> _To do_: Restate the records below word for word.
====== Input ======
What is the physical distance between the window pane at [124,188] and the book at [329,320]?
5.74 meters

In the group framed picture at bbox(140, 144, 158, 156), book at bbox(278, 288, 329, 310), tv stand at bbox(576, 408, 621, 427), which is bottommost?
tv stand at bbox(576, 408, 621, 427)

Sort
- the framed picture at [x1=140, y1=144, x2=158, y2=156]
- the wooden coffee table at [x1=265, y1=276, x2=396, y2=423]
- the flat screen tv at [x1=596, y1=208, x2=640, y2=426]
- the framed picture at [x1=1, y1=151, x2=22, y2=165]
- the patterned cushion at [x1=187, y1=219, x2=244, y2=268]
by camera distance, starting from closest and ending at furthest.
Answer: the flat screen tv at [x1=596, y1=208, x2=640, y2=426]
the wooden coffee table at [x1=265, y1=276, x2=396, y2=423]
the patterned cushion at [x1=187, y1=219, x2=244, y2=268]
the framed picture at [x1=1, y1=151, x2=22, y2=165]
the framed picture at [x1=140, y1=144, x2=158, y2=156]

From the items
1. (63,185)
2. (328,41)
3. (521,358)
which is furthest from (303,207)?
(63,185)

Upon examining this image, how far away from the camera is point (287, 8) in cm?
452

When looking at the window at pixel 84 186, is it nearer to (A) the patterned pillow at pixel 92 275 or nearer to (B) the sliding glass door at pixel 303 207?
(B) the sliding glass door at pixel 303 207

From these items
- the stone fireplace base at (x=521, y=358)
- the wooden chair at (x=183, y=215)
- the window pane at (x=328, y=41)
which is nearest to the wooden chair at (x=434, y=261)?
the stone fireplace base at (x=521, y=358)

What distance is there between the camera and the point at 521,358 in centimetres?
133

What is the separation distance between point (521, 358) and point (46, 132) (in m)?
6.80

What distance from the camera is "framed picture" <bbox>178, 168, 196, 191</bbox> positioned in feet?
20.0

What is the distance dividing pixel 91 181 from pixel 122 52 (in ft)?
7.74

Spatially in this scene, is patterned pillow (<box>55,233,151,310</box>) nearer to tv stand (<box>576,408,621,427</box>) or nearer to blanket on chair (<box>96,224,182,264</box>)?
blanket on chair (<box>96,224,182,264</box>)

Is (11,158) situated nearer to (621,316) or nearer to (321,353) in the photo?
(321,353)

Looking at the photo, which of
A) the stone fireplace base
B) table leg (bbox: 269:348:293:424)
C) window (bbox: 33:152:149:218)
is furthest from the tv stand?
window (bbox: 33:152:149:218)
======
> _Problem solution_:
What is the physical distance between the window pane at [124,188] and the book at [329,320]?
5.74 meters

In the group framed picture at bbox(140, 144, 158, 156), book at bbox(278, 288, 329, 310), tv stand at bbox(576, 408, 621, 427), which is bottommost?
tv stand at bbox(576, 408, 621, 427)

Sort
- the framed picture at [x1=140, y1=144, x2=158, y2=156]
- the wooden coffee table at [x1=265, y1=276, x2=396, y2=423]
- the flat screen tv at [x1=596, y1=208, x2=640, y2=426]
- the framed picture at [x1=1, y1=151, x2=22, y2=165]
- the patterned cushion at [x1=187, y1=219, x2=244, y2=268]
by camera distance, starting from closest and ending at furthest.
Answer: the flat screen tv at [x1=596, y1=208, x2=640, y2=426]
the wooden coffee table at [x1=265, y1=276, x2=396, y2=423]
the patterned cushion at [x1=187, y1=219, x2=244, y2=268]
the framed picture at [x1=1, y1=151, x2=22, y2=165]
the framed picture at [x1=140, y1=144, x2=158, y2=156]

From the items
1. (63,185)
2. (328,41)
3. (521,358)
which is furthest from (303,207)?
(63,185)

Upon examining this image, how far away from the camera is point (287, 8) in cm?
452

When looking at the window at pixel 84 186, is it nearer to (A) the patterned pillow at pixel 92 275 or nearer to (B) the sliding glass door at pixel 303 207?
(B) the sliding glass door at pixel 303 207

From these items
- the stone fireplace base at (x=521, y=358)
- the wooden chair at (x=183, y=215)
- the window pane at (x=328, y=41)
which is nearest to the wooden chair at (x=434, y=261)?
the stone fireplace base at (x=521, y=358)

What distance is there between the camera and the point at 521,358 in centimetres?
133

What is the separation distance between point (521, 358) and point (46, 132) (in m)?
6.80

What distance from the camera is "framed picture" <bbox>178, 168, 196, 191</bbox> positioned in feet?
20.0

What is the distance dividing pixel 91 181 from pixel 122 52 (in ft)?
7.74

Spatially in this scene, is patterned pillow (<box>55,233,151,310</box>) nearer to tv stand (<box>576,408,621,427</box>) or nearer to blanket on chair (<box>96,224,182,264</box>)?
blanket on chair (<box>96,224,182,264</box>)

Is (11,158) situated nearer to (621,316) or nearer to (321,353) in the photo?
(321,353)

Looking at the photo, which of
A) the stone fireplace base
B) table leg (bbox: 269:348:293:424)
C) window (bbox: 33:152:149:218)
is furthest from the tv stand?
window (bbox: 33:152:149:218)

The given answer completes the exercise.